Sous les empereurs grecs, l'Isaurie s'accrut aux dépens des provinces voisines, car dans la notice de Hiéroclès, on y compte vingt-trois villes, dont Seleucie était la métropole ; et outre ces villes il y avait encore d'autres sièges indépendants ; l'Isaurie propre fut soumise pour le spirituel à la juridiction du patriarche de Constantinople.

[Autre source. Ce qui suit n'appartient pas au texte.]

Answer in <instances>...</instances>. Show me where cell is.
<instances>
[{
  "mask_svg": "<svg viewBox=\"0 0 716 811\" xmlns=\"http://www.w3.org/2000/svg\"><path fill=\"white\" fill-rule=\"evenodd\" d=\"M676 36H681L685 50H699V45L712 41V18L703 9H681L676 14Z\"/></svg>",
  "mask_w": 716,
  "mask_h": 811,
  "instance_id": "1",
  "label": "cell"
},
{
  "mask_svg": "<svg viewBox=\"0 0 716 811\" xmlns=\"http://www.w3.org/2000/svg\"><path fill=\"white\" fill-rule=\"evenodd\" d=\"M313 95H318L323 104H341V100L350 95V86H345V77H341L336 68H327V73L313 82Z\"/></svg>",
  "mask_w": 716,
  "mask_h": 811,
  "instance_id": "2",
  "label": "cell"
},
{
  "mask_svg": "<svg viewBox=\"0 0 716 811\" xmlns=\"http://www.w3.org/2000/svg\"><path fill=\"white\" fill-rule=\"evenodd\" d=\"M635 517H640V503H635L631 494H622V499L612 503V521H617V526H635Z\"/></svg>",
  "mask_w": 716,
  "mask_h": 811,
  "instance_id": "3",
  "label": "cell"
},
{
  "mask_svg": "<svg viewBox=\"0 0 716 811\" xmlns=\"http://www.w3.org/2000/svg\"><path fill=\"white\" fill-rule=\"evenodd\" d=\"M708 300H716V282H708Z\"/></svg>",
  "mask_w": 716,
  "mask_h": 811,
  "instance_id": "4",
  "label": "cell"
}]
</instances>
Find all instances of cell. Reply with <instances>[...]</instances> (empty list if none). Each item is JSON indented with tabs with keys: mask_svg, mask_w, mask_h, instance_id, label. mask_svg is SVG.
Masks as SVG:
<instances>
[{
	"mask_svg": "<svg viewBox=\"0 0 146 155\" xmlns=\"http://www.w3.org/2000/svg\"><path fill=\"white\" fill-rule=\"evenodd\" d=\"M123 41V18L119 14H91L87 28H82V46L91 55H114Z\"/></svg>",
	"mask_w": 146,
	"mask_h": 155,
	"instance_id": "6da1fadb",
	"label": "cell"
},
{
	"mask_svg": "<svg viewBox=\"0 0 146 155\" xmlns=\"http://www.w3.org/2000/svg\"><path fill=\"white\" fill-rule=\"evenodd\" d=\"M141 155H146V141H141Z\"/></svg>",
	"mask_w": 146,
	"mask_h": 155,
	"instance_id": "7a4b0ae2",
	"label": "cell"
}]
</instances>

Cette province, défendue par ses montagnes et par la valeur de ses habitants, resta sous la domination des empereurs grecs, jusqu'à l'invasion des Turcs Selgiukides, qui dans le XIe siècle se répandirent de la Syrie et de la Perse dans l'Asie mineure, et y établirent une puissante dynastie, connue sous le nom de Sultants Selgiukides de Roum.

Enfin, l'Isaurie et les pays voisins ont passé sous la domination des Turcs ottomants, depuis le règne de Mahomet II. Ils appellent ce district Itch-il, c'est-à-dire le pays intérieur ; il dépend du gouvernement ou pachalik de l'Ile de Chypre, et est presque entièrement occupé par diverses tribus de Turkmants, qui habitent en hiver les villes et les bourgades, et se retirent pendant l'été dans les montagnes avec leurs troupeaux. La ville de Séleucie, appelée maintenant Selké, est encore assez peuplée, et le bey ou gouverneur particulier du pays d'Itch-il y fait sa résidence. (D.J.)